### Instructions to follow:
Please revise everything in the anti-aliasing article from "With the launch" down to "support it well.", putting "exhaustive" in place of "brute force".

Better AA: Dynamic Super Resolution & Multi-Frame Sampled Anti-Aliasing

On a personal note, the subject of anti-aliasing has always been near and dear to my heart. When you review video cards for a living you start to see every minor defect, and this is especially the case for jaggies and other forms of aliasing. So when new anti-aliasing modes are being introduced it is always a time of great interest.

Dynamic Super Resolution

With the launch of Maxwell 2 NVIDIA is going to be launching 2 new anti-aliasing technologies. The first of these technologies is called Dynamic Super Resolution, and it is a sort of brute force anti-aliasing method targeted at games that do not support real anti-aliasing or do not support it well.

In the case of Dynamic Super Resolution (DSR), NVIDIA achieves anti-aliasing by rendering a frame at a resolution higher than the user’s monitor (the Super Resolution of DSR), and then scaling the image back down to the monitor’s native resolution. This process of rendering at a higher resolution and then blending pixels together when the image is scaled down results in a higher quality image that is less aliased than an image rendered at a native resolution, owing to the additional detail attained from rendering at a higher resolution.

Although NVIDIA is first introducing DSR with Maxwell 2 GPUs, the technique is actually much older than that. For enthusiasts this process is better known as downsampling, and while it has been around for years it has been relatively inaccessible to the masses due to the hacky nature of unsupported downsampling, which among other things requires tweaking settings for monitors, drivers, and games all alike. As a result while NVIDIA can’t lay claim to the idea of downsampling, this is still a significant improvement in the downsampling process because downsampling is now being promoted to a first-class feature, which means it brings with it the full development backing of NVIDIA and the wider accessibility that will bring.

### Information supplied:

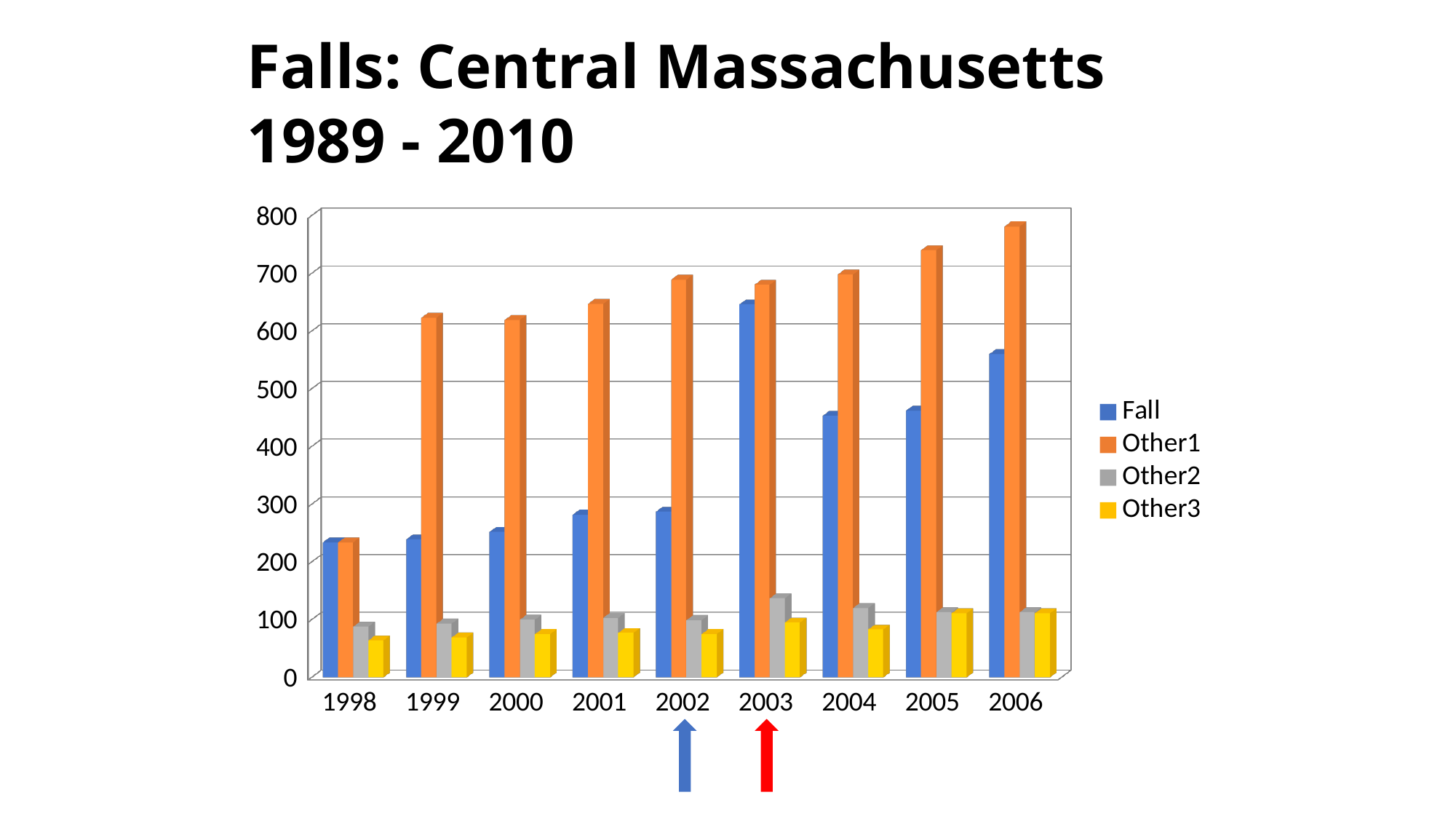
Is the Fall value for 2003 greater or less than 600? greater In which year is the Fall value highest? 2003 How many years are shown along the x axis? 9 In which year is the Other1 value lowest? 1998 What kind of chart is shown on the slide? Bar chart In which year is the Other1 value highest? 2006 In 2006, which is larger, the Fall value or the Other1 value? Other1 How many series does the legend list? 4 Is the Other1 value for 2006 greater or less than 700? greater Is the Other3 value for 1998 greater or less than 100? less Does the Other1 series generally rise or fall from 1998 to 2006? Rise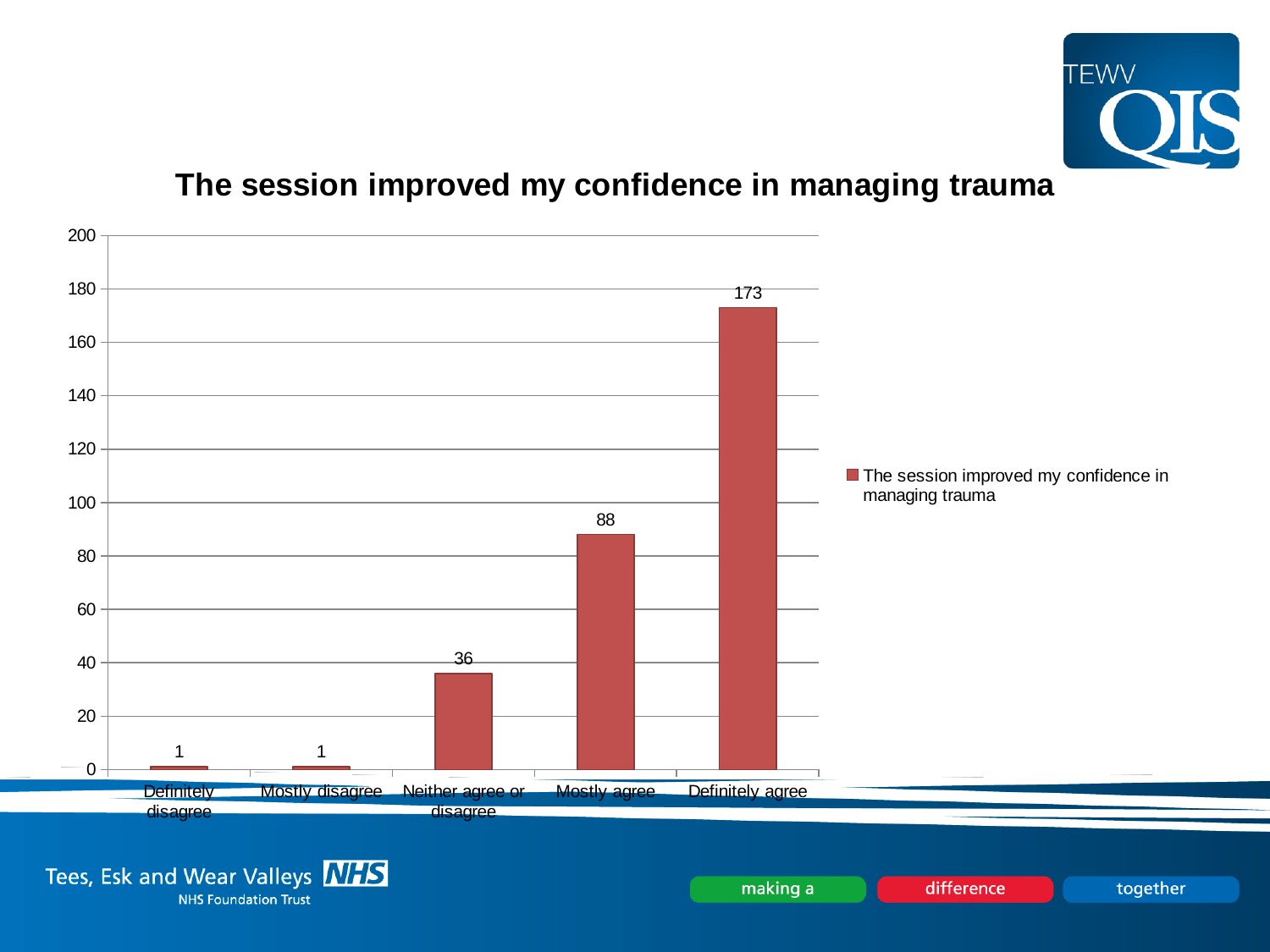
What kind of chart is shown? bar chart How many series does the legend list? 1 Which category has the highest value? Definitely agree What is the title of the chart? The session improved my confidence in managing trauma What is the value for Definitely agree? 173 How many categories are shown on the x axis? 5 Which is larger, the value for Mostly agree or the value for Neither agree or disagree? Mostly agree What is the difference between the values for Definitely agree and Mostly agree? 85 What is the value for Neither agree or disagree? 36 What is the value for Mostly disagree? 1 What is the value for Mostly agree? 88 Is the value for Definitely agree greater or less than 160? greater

### The answer:
With the launch of Maxwell 2 NVIDIA is going to be launching 2 new anti-aliasing technologies. The first of these technologies is called Dynamic Super Resolution, and it is a sort of exhaustive anti-aliasing method targeted at games that do not support real anti-aliasing or do not support it well.